Monday, June 24, 2013

Old Newspaper Memories

Newspaper are going. That's not a general statement, it's what's happening in my apartment. Pieces of newspaper that have been hanging around this apartment, and apartments past, for more than a decade are going.

It's hard, however, just to toss them out without relishing the memories they contain. The Sunday Times arts section for March 26, 2000, contains ads for James Joyce's The Dead, a musical I quite liked; Fuddy Meers with the wonderful Mark McKinney; and Taller than a Dwarf with Matthew Broderick and Parker Posey, a play that I never saw and forgot was ever on Broadway.

There's a beautiful full-page ad for the Moon for the Misbegotten revival with Cherry Jones, Gabriel Byrne and Roy Dotrice.

Since my mother is moving this year, I am on a deadline to help her clean out the two-floor apartment (it just isn't fancy enough for the "duplex" label) that my family has lived in since 1966. The accumulated newspapers alone could keep a fire burning for almost that amount of time.

Right now I'm looking thorough the sports section of the May 5, 1983, Morning Call. Lots of scholastic baseball! And softball. I swear the wrap-ups only mention names players who did good things. The winning pitcher. The players who got hits. The ones who scored runs. Interesting style.

And this being 1983, there's phone numbers all over the place in the news briefs instead of e-mail addresses for contact info about things like Nittany Lions golf events (Joe Paterno attending!) and Mr. Lehigh Valley bodybuilding contests.

And what's more, there is room in the newspaper for news briefs about summer basketball and wrestling coaching clinics, with dates and times and daytime and evening phone numbers, beneath a well-written column about canoeing by Outdoors editor Tom Fegely.
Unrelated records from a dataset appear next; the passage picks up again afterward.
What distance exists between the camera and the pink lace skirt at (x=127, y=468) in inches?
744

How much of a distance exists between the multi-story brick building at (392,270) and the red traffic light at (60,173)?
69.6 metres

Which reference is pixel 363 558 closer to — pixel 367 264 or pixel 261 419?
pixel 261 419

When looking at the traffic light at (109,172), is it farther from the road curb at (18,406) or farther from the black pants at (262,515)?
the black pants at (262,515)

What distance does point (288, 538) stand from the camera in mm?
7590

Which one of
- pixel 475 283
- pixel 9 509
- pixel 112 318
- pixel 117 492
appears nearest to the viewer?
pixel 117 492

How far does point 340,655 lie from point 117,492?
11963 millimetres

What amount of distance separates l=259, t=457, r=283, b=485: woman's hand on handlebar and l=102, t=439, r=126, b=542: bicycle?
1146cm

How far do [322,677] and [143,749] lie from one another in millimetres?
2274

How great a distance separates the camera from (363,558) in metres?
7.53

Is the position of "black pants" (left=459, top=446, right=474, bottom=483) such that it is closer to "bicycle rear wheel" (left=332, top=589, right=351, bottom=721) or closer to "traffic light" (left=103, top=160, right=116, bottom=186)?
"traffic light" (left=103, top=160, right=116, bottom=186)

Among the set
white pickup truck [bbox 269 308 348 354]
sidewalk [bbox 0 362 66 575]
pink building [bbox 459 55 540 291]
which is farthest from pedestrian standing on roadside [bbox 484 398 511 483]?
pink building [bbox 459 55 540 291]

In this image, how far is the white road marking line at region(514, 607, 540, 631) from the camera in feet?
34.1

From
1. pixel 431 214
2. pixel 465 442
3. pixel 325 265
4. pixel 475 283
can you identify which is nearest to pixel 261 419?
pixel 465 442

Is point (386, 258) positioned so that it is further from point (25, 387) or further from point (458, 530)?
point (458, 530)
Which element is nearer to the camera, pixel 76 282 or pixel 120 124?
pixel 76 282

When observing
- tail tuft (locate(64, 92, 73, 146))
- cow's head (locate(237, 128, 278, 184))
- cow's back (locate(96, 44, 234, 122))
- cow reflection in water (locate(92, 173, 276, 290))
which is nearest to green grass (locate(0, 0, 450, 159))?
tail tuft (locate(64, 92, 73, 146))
There's a Kentucky Derby preview (Sunny's Halo), an article in which Ivan Lendl bitches about John McEnroe's behavior, and a piece about the formation of a local golf association. But I realize that the reason this section was put aside in the first place was the classified section. This was around the time that I was discovering Broadway shows, and the Coming Events section often listed group theater outings. Not much on this Thursday, just Joseph and the Amazing Technicolor Dreamcoat, Richard Harris in Camelot at Valley Forge and Porgy and Bess at Radio City.

I found a special Morning Call wedding section from June 1988. It's amazing how many articles one can come up with on a topic when there's advertising to be sold. There were so many pages because of all the ads that editors were clearly having trouble filling the space. I found two separate articles that were each printed twice, under different headlines. The one about second weddings ended up on page 52 as "Wedding trends broaden to facilitate life in the 80's" and on page 56 with Barbara Mayer's AP byline as "Survey sites [I know!] varied bridal trends." Here it is in another newspaper with a much better headline.